In early January, the party surprised the country by naming former Malaysian Prime Minister Mahathir Mahomed, 92, its candidate for prime minister should it win the election – though the coalition has made it clear that popular opposition leader Anwar Ibrahim will take over Mahathir’s position if he is granted a royal pardon upon his release from prison.
Anwar is currently serving a sentence for sodomy – his second time jailed for this offence – a charge he claims is politically motivated.
Parti Keadilan Rakyat (PKR) will also be contesting the most seats of the four parties, battling it out for 52 of the 165 parliamentary seats in Peninsular Malaysia in addition to seats in Sabah and Sarawak, The Star reported. Mahathir’s PPBM will contest 52, DAP will contest 35 and the Islamist party Amanah will attempt to win 27.
It has been suggested that Pakatan Harapan’s decision to select Mahathir as their candidate was motivated by a desire to woo Malay voters, who make up 60 per cent of the local population and form a crucial part of the ruling BN’s support base.
Mahathir has been credited with ushering in a period of impressive economic growth during his 22 years in power, and his new party, the PPBM, has positioned itself as a “Bumiputera” party, according to Today – a term referring to Malays and other indigenous people.
Pakatan Harapan has also vowed to abolish the Goods and Services Tax and highway tolls, and hike the minimum monthly wage up to RM1,500 if it wins the election, according to Sin Chew Daily.
Still, most analysts seem to believe that the odds are in favour of BN.
Young voters, the main force behind the opposition’s impressive showing in the 2013 election, seem less intent on voting in the upcoming election, with four out of 10 young Malaysians not registered to vote Today reported, citing a survey by Merdeka Centre in August.
Pan–Malaysian Islamic Party (PAS) and Gagasan Sejahtera (GS)
Established in 1951, PAS is Malaysia’s main Islamist party.

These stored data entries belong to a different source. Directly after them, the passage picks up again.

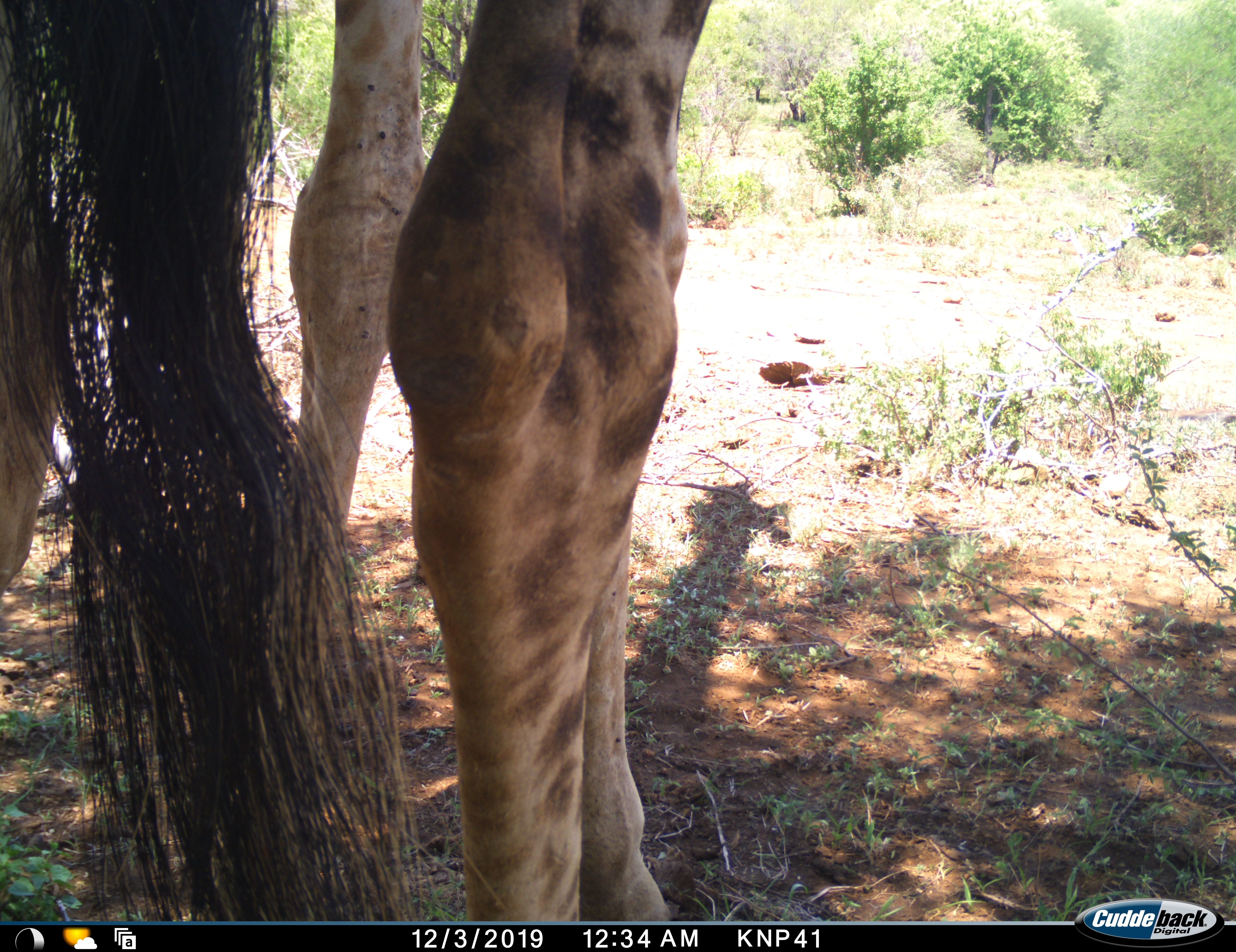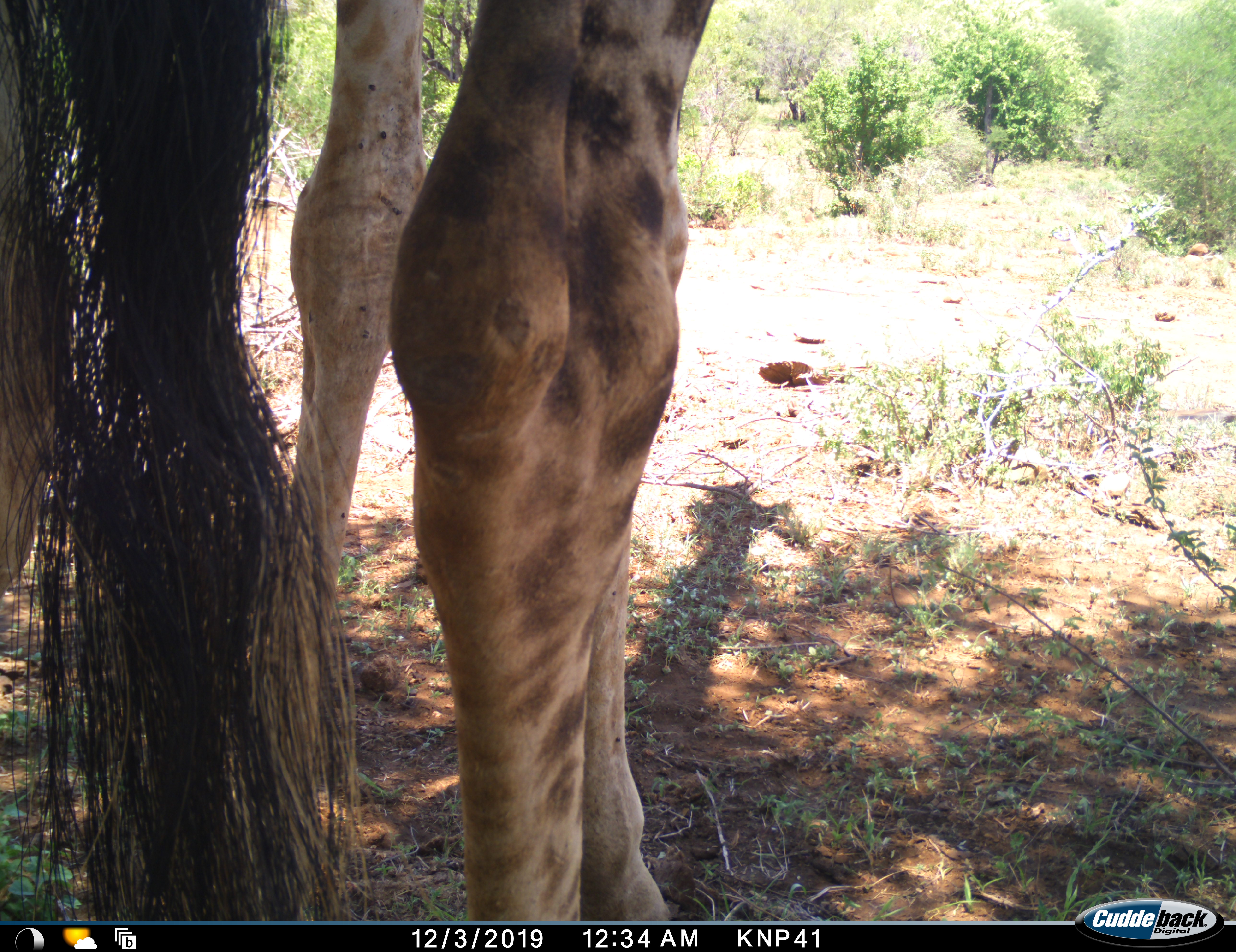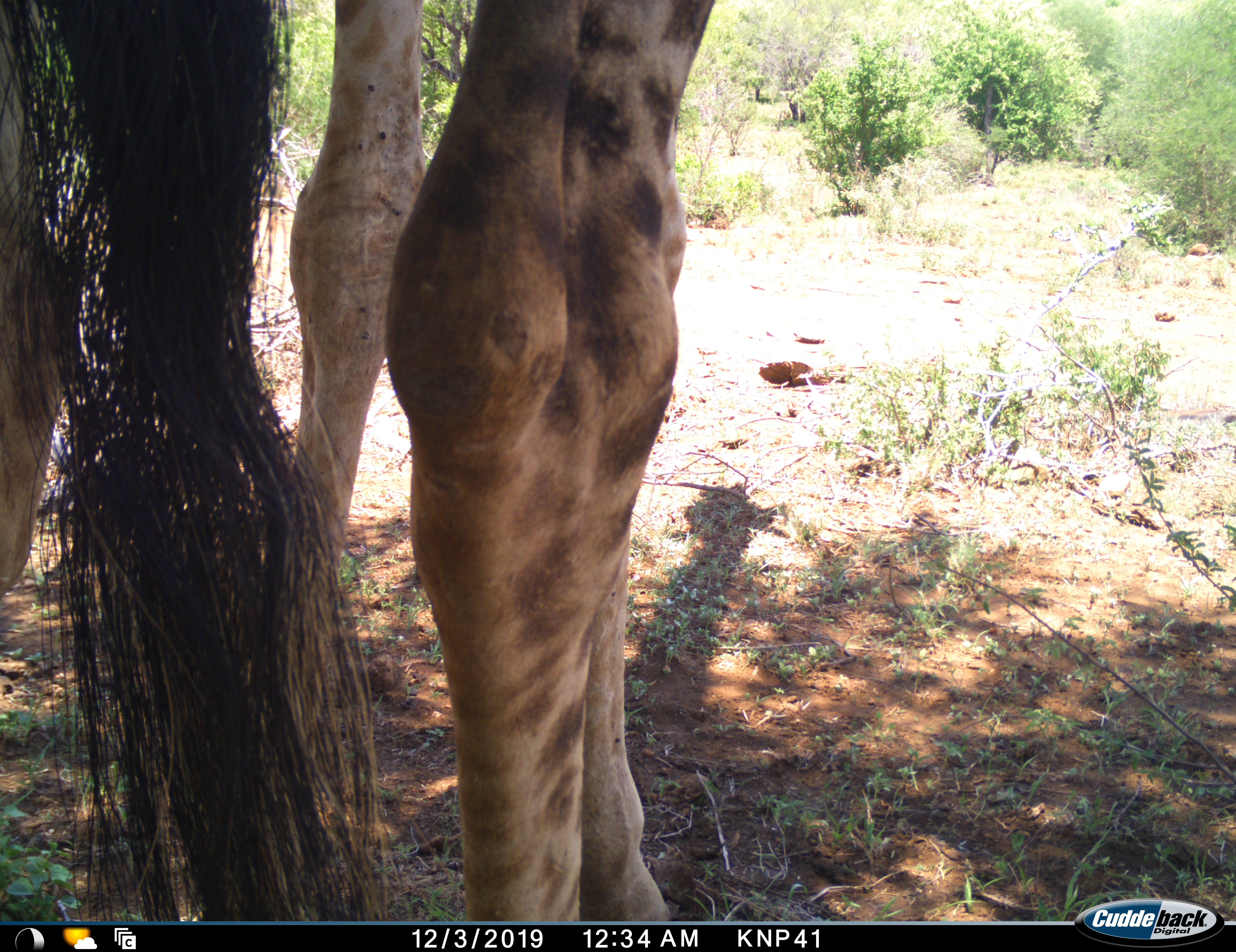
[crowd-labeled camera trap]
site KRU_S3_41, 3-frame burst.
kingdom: Animalia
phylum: Chordata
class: Mammalia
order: Artiodactyla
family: Giraffidae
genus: Giraffa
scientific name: Giraffa camelopardalis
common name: giraffe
Giraffe (Giraffa camelopardalis), count 1. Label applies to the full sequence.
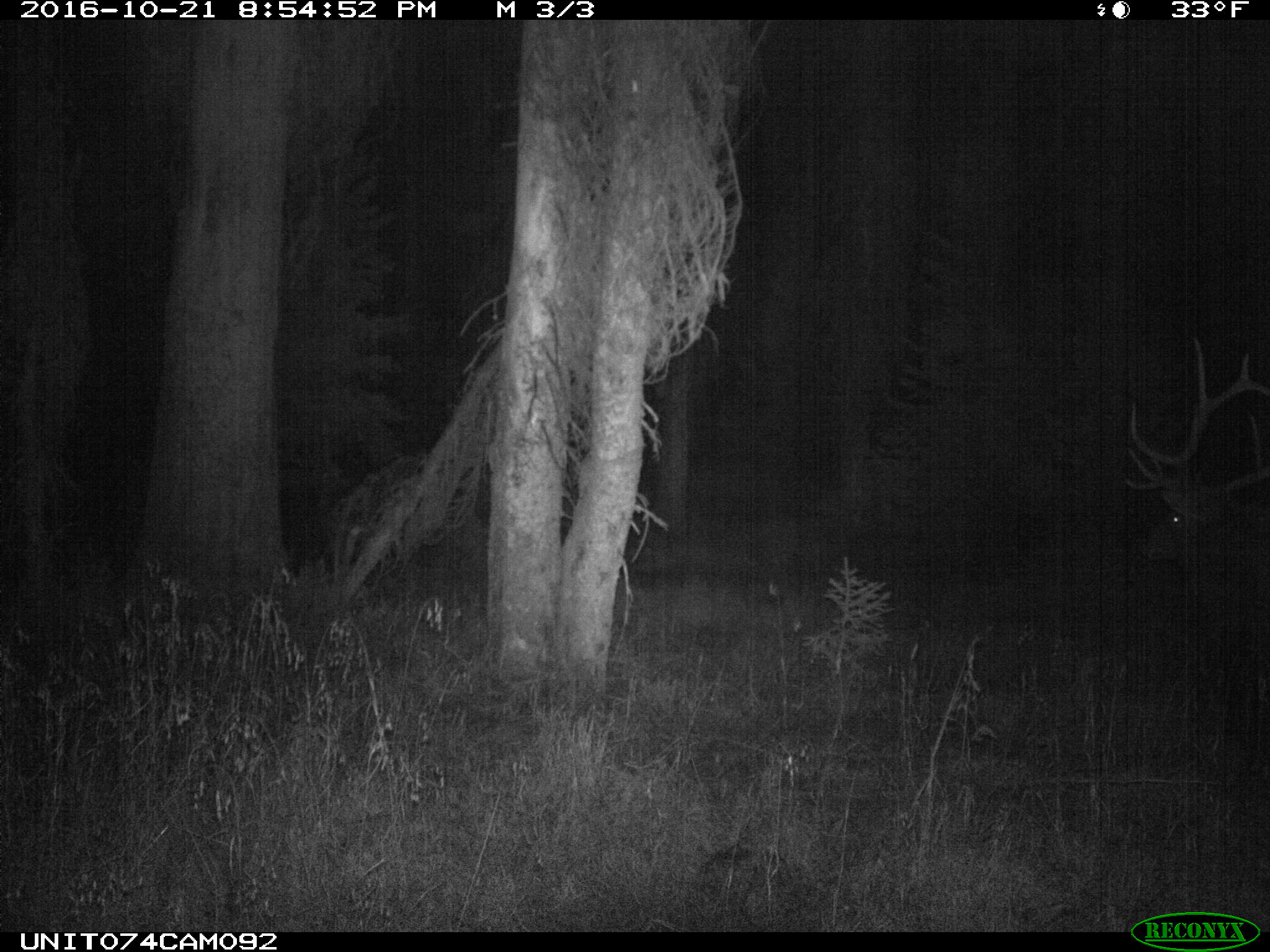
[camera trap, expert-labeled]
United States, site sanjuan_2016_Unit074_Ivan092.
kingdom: Animalia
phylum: Chordata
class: Mammalia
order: Artiodactyla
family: Cervidae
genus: Cervus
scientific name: Cervus elaphus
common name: red deer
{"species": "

The party was part of both BN from 1973- 1977, and former opposition coalition Pakatan Rakyat, which was dissolved in 2015 after a bitter fight between PAS and DAP over the former’s desire to implement hudud, or the Islamic Penal Code in the north-eastern state of Kelatan. A new coalition, Pakatan Harapan, was formed in its place – without PAS.
The Islamist party, under its president Abdul Hadi Awang, will be going into the 14th general election alongside Gagasan Sejahtera (GS), an informal opposition coalition comprising PAS, Parti Ikatan Bangsa Malaysia and Berjasa, according to The Star.
No longer content with the party’s position as a “weak opposition,” Abdul Hadi has expressed a desire for PAS to either form a government or take part in the formation of a government, The Star reported on Jan 22.
According to Today, experts are divided on PAS’s likely effect on the election results, with some arguing that the Islamist party will hurt the chances of PPBM and Amanah, and others expressing doubts over its impact.
The party will be contesting in more than 130 parliamentary constituencies, and must win at least 112 seats in order to secure a simple majority in Parliament, according to The Star.
Among the states it hopes to win is Selangor, the richest state in Malaysia.
“We are not greedy to become leaders but want Islam to lead, save the country, save humanity,” Abdul Hadi is quoted saying by The Star.